Records of scene-based questions:
___

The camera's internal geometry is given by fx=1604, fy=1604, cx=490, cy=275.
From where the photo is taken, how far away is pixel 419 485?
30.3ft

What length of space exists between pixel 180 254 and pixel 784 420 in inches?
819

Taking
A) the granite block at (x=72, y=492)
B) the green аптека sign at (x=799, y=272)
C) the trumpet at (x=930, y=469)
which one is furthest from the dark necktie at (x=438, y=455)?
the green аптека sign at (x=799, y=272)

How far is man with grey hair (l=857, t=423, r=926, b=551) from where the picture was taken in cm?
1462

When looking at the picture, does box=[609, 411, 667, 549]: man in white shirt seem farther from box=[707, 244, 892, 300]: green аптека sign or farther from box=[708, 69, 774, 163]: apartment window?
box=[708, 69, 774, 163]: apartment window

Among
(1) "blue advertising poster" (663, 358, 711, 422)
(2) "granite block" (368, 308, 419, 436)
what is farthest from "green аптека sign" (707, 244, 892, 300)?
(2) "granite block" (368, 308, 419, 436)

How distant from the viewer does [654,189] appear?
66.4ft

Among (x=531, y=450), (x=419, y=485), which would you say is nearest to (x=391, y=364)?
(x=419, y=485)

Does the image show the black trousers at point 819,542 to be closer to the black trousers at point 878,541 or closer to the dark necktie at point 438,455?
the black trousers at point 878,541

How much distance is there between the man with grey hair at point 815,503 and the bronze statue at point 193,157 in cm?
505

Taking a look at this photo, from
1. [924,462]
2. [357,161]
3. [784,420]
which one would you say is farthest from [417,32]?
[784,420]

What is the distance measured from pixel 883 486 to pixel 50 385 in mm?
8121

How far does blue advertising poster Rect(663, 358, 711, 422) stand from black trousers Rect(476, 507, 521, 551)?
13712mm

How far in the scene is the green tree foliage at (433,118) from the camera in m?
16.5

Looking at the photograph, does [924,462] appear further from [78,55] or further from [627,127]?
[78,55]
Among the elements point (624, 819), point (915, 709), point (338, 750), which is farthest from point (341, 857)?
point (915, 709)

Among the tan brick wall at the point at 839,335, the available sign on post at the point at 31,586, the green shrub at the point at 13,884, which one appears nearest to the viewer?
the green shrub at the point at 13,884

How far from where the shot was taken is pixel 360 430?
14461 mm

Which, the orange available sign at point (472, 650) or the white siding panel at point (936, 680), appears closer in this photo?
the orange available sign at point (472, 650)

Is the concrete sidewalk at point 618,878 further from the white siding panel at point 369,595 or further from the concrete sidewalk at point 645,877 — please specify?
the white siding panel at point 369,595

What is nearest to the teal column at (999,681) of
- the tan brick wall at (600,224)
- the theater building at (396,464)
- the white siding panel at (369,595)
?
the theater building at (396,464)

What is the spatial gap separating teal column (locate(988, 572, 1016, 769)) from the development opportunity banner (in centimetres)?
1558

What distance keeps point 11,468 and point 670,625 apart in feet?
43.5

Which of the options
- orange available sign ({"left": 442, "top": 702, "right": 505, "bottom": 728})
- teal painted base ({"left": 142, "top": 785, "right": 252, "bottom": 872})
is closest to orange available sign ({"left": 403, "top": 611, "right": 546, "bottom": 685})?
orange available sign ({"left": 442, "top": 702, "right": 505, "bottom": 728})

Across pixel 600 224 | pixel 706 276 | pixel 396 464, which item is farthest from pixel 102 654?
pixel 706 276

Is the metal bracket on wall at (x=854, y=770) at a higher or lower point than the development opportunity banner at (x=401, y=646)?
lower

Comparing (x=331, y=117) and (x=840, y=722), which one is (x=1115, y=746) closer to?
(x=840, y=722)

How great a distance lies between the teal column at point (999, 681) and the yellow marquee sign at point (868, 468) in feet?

___

| Aim of the exercise |
Take the records from the line containing "Is the metal" through the end and give those lines again, changing "teal column" to "green column" and leaving everything else the same.

| Answer for the task |
Is the metal bracket on wall at (x=854, y=770) at a higher or lower point than the development opportunity banner at (x=401, y=646)?
lower

Comparing (x=331, y=117) and (x=840, y=722), which one is (x=1115, y=746) closer to?
(x=840, y=722)

How great a distance lies between the green column at point (999, 681) and the yellow marquee sign at point (868, 468) in feet?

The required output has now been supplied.